▶ **Tekstfragment**
"""

De vondst dateert al van vier jaar geleden maar werd nu pas geopenbaard nadat the
Israel Antiquities Authority haar onderzoek afgesloten had.
De
amulet werd bij het zorgvuldig onderzoeken van het tempelberg-puin door een
Israëlische vrijwilligster van slechts acht jaar oud gevonden.
Beneden
het Islamietisch heiligdom op de Tempelberg, dat gebouwd werd in 691 AD op de
plaats waar voorheen de Tempel stond, werd in 1999 door het Islamietisch
bestuur, onderaards een extra gebedsruimte gegraven. De Tempelberg bleef ook na
de verovering van Oost-Jeruzalem door de Israëlis op het Jordaanse leger in
1967, onder Arabisch-Islamietisch bestuur. Het puinafval van deze operatie
wordt sindsdien door de Israëlische autoriteiten minutieus naar archeologisch
materiaal onderzocht. Ook jonge vrijwilligers zijn hier welkom. De vondst van
een Egyptisch amulet met de naam van een farao erop was dan ook een verheugende
gebeurtenis.
Dat de
Egyptische naam van farao Thothmosis III er op vermeld staat, werpt echter
tegelijkertijd heel wat vragen op. De moderne Egyptologie geeft deze farao
namelijk een regeerperiode van 1504 tot 1450 v. Chr., en een vraag is nu hoe
dat amulet in het puin van de Tempelberg verzeilde, een Tempel die pas in de
periode 1003/996 v. Chr. gebouwd werd? Voor dat Salomo de Tempel op die plaats
liet bouwen was het overigens alleen maar een dorsvloer geweest voor louter
landbouwkundig gebruik.

"""

▶ **Opdrachten**
**1)** Geef voor elke uitspraak aan of die klopt met de tekst over de amulet, met ja of nee en de doorslaggevende woorden letterlijk geciteerd. (a) De amulet werd gevonden door een meisje van acht jaar. (b) Het islamitische heiligdom op de Tempelberg werd in 1999 gebouwd. (c) Na 1967 kwam de Tempelberg onder Israëlisch bestuur.
**2)** Welke regeerperiode kent de moderne egyptologie volgens de tekst over de amulet toe aan farao Thothmosis III?
**3)** Schrijf uit de tekst over de amulet het stuk over van "De vondst dateert" tot en met "jaar oud gevonden.".

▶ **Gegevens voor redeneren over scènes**
"""

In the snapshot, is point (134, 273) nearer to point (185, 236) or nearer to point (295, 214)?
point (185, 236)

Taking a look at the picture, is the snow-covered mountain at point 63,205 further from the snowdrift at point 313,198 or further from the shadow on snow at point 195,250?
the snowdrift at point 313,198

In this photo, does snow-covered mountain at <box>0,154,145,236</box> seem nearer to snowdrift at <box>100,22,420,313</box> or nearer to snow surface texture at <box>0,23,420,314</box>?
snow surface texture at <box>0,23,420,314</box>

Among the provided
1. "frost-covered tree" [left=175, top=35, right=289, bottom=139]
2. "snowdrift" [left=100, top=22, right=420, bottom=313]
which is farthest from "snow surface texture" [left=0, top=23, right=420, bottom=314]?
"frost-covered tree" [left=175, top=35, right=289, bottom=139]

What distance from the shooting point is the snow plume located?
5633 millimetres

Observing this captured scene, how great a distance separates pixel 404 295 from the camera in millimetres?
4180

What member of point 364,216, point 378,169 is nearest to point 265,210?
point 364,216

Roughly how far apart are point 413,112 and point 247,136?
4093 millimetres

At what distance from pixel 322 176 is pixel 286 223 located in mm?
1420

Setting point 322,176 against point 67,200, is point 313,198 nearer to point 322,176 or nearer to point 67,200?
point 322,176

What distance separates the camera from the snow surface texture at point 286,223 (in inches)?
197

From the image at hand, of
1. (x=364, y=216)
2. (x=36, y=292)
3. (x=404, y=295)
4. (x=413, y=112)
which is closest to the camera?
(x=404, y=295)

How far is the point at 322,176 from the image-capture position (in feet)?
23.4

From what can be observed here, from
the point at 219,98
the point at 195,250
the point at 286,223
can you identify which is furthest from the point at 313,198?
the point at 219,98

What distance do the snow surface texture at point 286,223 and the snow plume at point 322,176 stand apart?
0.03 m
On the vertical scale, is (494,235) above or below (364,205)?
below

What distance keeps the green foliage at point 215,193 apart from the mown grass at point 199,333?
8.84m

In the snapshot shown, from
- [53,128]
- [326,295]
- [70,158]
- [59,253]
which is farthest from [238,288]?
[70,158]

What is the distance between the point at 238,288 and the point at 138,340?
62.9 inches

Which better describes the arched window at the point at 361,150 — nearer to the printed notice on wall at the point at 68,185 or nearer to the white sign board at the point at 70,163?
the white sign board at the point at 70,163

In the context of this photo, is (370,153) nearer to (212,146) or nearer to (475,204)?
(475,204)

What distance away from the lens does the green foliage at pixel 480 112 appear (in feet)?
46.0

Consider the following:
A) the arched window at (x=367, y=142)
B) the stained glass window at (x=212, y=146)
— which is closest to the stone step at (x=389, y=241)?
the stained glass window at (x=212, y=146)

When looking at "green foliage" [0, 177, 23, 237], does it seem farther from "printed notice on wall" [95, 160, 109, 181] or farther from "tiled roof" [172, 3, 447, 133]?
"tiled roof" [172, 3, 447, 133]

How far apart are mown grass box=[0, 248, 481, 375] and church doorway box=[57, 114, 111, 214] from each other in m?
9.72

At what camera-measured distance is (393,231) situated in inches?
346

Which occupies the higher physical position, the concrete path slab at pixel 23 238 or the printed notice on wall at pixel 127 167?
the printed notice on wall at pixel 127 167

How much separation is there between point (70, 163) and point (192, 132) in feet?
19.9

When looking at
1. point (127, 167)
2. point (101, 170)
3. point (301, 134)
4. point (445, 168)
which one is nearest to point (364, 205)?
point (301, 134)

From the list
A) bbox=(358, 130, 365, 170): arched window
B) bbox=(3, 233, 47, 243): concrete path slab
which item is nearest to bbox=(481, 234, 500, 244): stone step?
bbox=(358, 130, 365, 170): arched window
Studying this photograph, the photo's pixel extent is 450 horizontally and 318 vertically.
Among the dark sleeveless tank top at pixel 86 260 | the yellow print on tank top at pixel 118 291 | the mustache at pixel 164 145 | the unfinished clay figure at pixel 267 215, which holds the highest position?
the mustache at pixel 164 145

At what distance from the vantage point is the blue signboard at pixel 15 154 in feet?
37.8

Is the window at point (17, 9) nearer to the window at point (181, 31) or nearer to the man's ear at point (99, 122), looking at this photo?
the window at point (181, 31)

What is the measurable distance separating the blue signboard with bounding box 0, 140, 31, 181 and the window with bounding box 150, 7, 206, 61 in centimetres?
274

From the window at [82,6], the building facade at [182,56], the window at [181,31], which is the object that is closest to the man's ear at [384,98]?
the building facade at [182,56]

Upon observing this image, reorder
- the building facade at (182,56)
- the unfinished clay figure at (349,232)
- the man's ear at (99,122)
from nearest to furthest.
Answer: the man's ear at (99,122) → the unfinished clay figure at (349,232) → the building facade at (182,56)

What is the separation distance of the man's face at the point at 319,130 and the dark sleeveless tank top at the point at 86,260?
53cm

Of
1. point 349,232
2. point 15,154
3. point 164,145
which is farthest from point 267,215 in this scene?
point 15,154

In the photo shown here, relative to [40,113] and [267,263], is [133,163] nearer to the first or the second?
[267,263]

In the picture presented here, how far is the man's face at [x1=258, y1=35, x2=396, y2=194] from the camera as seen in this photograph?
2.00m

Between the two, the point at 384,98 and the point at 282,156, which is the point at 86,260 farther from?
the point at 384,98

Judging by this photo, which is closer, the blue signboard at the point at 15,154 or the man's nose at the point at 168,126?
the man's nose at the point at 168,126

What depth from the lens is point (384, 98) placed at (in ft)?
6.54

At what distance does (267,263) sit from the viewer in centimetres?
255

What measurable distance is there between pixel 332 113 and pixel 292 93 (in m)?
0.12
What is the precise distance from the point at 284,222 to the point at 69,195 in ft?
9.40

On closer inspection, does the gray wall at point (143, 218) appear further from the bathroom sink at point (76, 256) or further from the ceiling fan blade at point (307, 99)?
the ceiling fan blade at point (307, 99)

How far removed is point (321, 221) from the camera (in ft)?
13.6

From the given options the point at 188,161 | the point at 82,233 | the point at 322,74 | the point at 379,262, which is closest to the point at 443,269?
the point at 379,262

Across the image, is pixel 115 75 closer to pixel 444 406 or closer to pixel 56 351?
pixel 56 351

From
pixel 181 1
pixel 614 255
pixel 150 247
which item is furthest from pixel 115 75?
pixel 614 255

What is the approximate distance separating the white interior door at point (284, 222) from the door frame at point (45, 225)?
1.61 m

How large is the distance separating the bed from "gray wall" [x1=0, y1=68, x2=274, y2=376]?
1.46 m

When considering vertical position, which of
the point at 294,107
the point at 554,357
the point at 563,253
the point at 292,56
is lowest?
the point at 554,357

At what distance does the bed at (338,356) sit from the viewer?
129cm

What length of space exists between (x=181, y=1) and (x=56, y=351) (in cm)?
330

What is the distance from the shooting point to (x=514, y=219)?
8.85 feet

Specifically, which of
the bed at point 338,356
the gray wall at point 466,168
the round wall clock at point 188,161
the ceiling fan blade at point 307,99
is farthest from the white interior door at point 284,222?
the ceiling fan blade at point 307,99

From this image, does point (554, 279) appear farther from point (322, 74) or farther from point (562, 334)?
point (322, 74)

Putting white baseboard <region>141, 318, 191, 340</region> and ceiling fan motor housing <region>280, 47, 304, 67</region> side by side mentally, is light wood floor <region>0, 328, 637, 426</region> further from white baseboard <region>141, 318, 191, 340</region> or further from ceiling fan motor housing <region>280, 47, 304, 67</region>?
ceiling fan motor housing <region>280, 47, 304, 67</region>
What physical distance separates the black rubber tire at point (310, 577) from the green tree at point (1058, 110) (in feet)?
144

"""

▶ **Antwoorden**
**1)**
(a) Ja: "door een Israëlische vrijwilligster van slechts acht jaar oud gevonden"
(b) Nee: "dat gebouwd werd in 691 AD"
(c) Nee: "onder Arabisch-Islamietisch bestuur"

**2)** Van 1504 tot 1450 v. Chr.

**3)**
De vondst dateert al van vier jaar geleden maar werd nu pas geopenbaard nadat the
Israel Antiquities Authority haar onderzoek afgesloten had.
De
amulet werd bij het zorgvuldig onderzoeken van het tempelberg-puin door een
Israëlische vrijwilligster van slechts acht jaar oud gevonden.